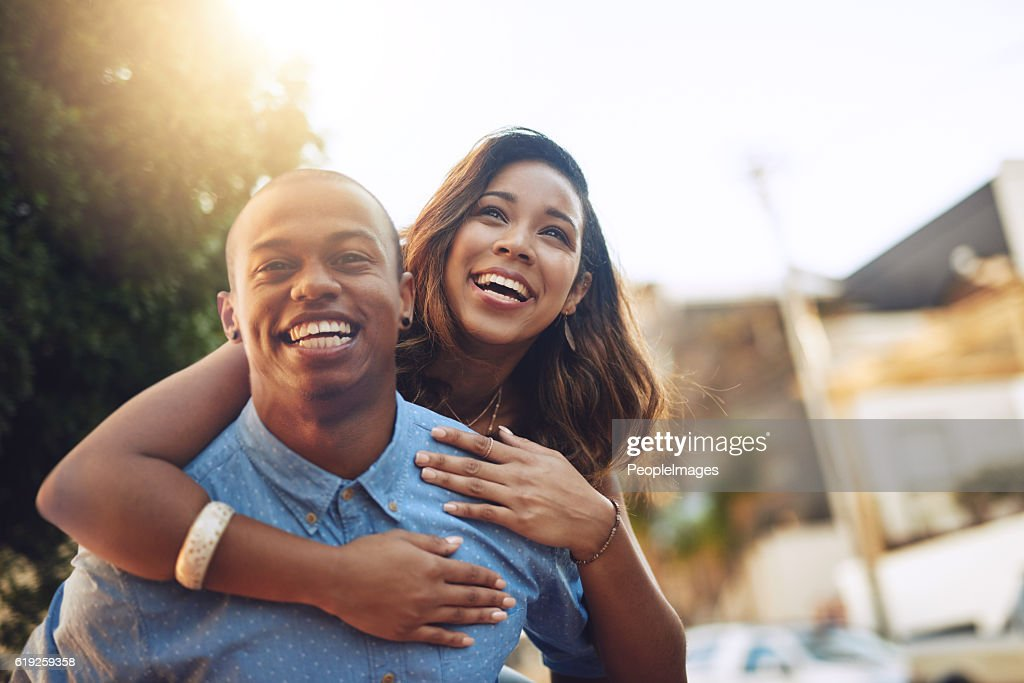 Falling in love is so much fun : Stock Photo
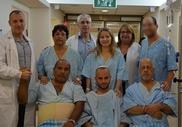 Перекрестная пересадка почки трем пациентам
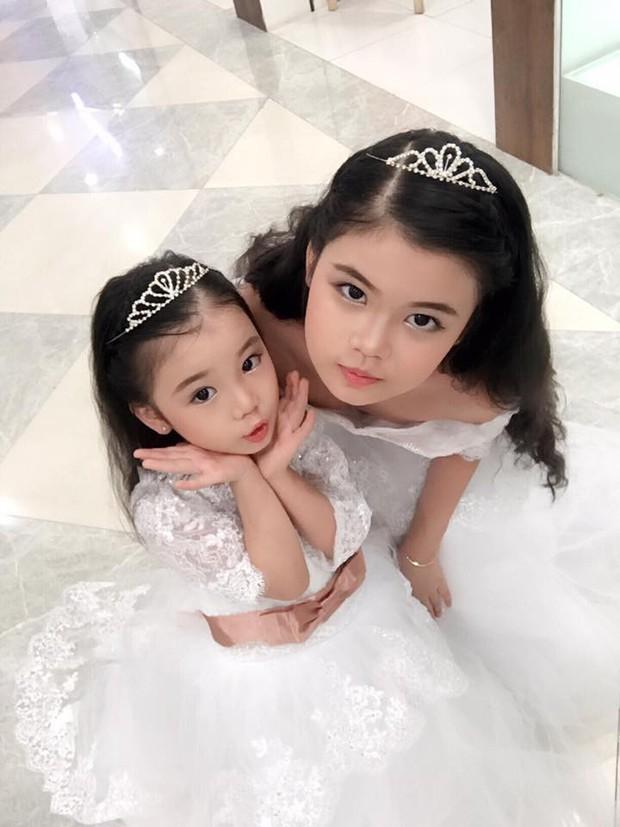 Nhan sắc đời thường trong trẻo của cô bé vừa đăng quang Hoa hậu Hoàn vũ nhí thế giới 2019 - Ảnh 17.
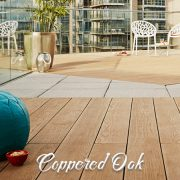 millboard coppered oak1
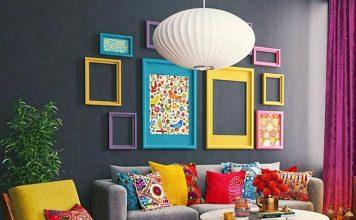 dekorasi ruang tamu, dekorasi furnitur, furnitur ruang tamu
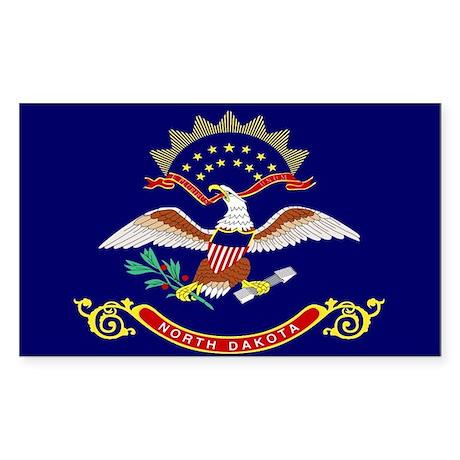 North Dakota Rectangle Sticker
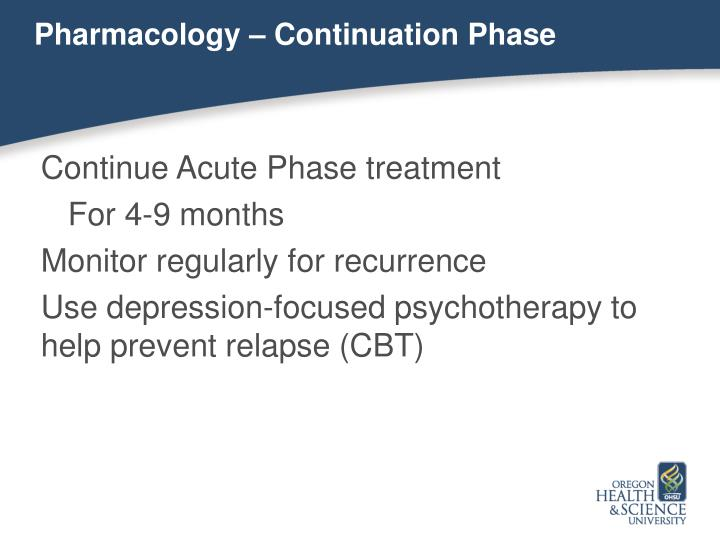 Pharmacology – Continuation Phase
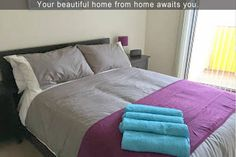Check out this awesome listing on Airbnb: 2BR Apt–Icona Point, Olympic Park in London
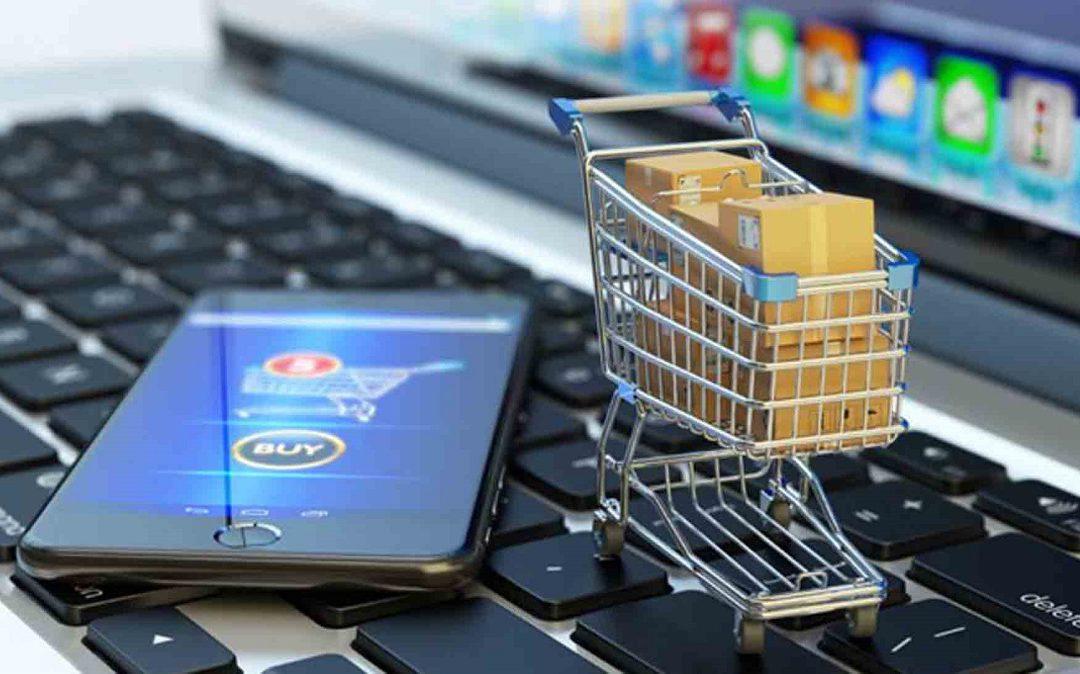 Indecopi prepara norma para regular el comercio electrónico
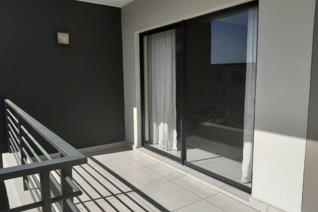 2 Bedroom Apartment / flat to rent in Dainfern - Sandton
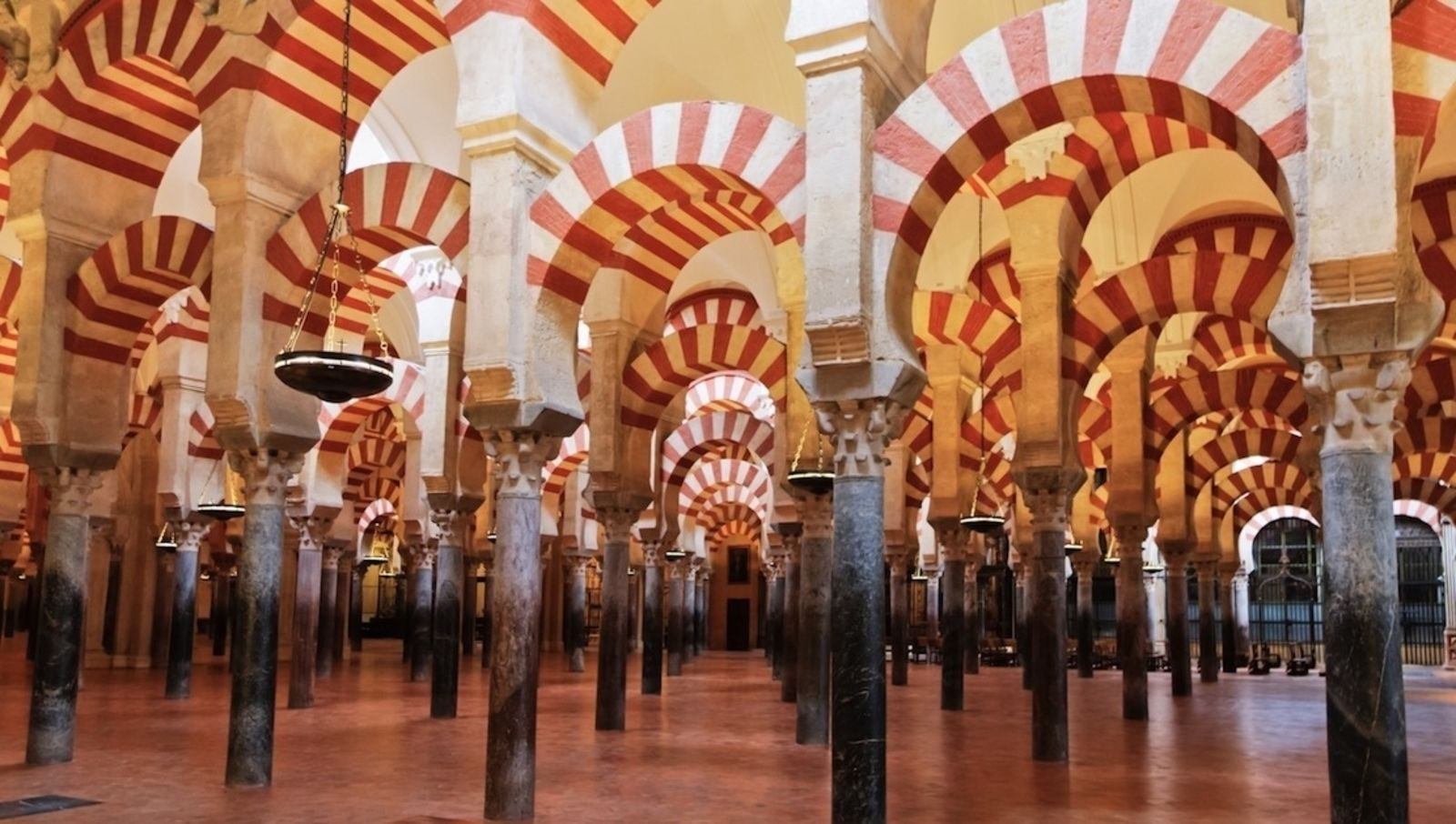 Luxury Cordoba guided tour from Granada finishing in Seville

Required work.
Please retype the records above exactly, leaving every image out.

The completed task.
 Falling in love is so much fun : Stock Photo
 Перекрестная пересадка почки трем пациентам
 Nhan sắc đời thường trong trẻo của cô bé vừa đăng quang Hoa hậu Hoàn vũ nhí thế giới 2019 - Ảnh 17.
 millboard coppered oak1
 dekorasi ruang tamu, dekorasi furnitur, furnitur ruang tamu
 North Dakota Rectangle Sticker
 Pharmacology – Continuation Phase
Check out this awesome listing on Airbnb: 2BR Apt–Icona Point, Olympic Park in London
 Indecopi prepara norma para regular el comercio electrónico
 2 Bedroom Apartment / flat to rent in Dainfern - Sandton
 Luxury Cordoba guided tour from Granada finishing in Seville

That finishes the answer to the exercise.